The society publishes the Bulletin of Mathematical Biology. The Bulletin was founded by Nicolas Rashevsky, under the title of the Bulletin of Mathematical Biophysics, before acquiring its present title, and quickly became the classical journal in general mathematical biology and served as the principal natural publication outlet for the majority of mathematical biologists. Many classical papers have appeared in the Bulletin, and several of these are familiar to biologists.

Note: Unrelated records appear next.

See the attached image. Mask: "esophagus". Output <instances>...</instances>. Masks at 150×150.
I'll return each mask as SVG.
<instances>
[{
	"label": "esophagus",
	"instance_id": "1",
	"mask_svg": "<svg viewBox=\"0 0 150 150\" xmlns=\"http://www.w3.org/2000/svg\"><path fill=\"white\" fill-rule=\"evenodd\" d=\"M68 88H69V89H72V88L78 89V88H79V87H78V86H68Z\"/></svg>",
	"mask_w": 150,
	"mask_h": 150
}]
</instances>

It has become an important avenue for the exchange and transmission of new ideas and approaches to biological problems and incorporates both the quantitative and qualitative aspects of mathematical models and characterizations of biological processes and systems.

Nicolas Rashevsky remained the editor of the Bulletin until his death on January 16, 1972.

Bulletin of Mathematical Biology Editor-in-Chief
| Years of service | Editor | Affiliation |
|---|---|---|
| 1939-1972 | Nicolas Rashevsky | University of Chicago University of Michigan |
| 1972-1981 | Herbert Landahl | University of California, San Francisco |
| 1982-1986 | Hugo M. Martinez | University of California, San Francisco |
| 1986-2001 | Lee A. Siegel | Weizmann Institute |
| 2002-2015 | Philip Maini | University of Oxford |
| 2016 - 2022 | Alan Hastings Reinhard Laubenbacher | University of California, Davis University of Connecticut Health |
| 2022–present | Matthew Simpson | Queensland University of Technology |

===Annual Meetings===
The Society holds annual meetings that are important locations for dissemination of research. The Society's website records its annual meetings going back to 2002, although of course they took place earlier due to the Society's history. The Society states on its website regarding its annual meetings: "In odd years, the Annual Meetings are generally organized in North America. In even years, the Annual Meetings are generally organized outside North America." The next annual meeting will take place jointly with the European Society for Mathematical and Theoretical Biology in Graz, Austria, in 2026.